Millhouse, an honorary adjunct senior research fellow at Bond University, has provided commentary around the FASEA code and the notion of best interests and concluded that an Australian financial adviser can comply with the existing best interest provisions of the Corporations Act but be found wanting under the FASEA Code of Ethics.
What is more he argues that despite FASEA having published cameos describing various client circumstances, these are not cases, do not establish precedent and are not law.
He goes further by suggesting that the FASEA adviser exam may also be flawed with respect to its reference to the code.
Millhouse said that, despite this, financial advisers would find themselves carrying unlimited personal liability.
“Future boards of FASEA will have no choice but to come to grips with the legal uncertainty its Code of Ethics has created,” he said. “…The reading list for the compulsory examination contains no direct authoritative references to the central questions of best interest and, because of the way the Code is drafted, other law (for instance, what constitutes ‘informed consent’) which support the best interest duties. This raises doubts about the veracity of the examination for the adviser in their quest for legal certainty”.

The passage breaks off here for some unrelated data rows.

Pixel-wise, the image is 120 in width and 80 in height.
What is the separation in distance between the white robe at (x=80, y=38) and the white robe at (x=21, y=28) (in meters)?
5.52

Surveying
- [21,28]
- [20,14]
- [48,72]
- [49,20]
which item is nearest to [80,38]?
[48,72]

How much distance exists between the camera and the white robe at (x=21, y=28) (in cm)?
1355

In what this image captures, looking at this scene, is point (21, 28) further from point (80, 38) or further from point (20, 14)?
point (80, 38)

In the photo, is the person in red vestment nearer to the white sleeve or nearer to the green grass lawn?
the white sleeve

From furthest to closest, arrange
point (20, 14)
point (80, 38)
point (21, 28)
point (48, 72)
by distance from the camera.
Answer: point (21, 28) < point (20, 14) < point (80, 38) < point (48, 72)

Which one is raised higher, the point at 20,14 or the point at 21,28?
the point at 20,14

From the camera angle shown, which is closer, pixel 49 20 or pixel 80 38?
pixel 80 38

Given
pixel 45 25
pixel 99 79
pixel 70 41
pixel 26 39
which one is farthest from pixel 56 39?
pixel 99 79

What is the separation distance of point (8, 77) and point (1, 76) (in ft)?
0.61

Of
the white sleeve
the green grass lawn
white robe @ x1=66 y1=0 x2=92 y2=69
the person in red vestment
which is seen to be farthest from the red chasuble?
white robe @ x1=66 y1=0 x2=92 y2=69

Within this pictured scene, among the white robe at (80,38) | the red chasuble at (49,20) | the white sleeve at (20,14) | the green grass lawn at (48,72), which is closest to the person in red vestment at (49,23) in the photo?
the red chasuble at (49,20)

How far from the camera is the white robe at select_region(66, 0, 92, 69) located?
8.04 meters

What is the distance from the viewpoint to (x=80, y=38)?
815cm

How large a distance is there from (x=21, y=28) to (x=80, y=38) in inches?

Millhouse said the objectives of the Code of Ethics were doubtless pure but it did not have the jurisprudence and statutory support of pure liability civil law countries or the necessary supervisory architecture for effective implementation.
“These will take some years. In the meantime, the Code should operate on a comply-or-explain basis. Advisers, for their own defence, may themselves want to become status-based fiduciaries by virtue of contract and apply absolutist fiduciary principles,” he wrote.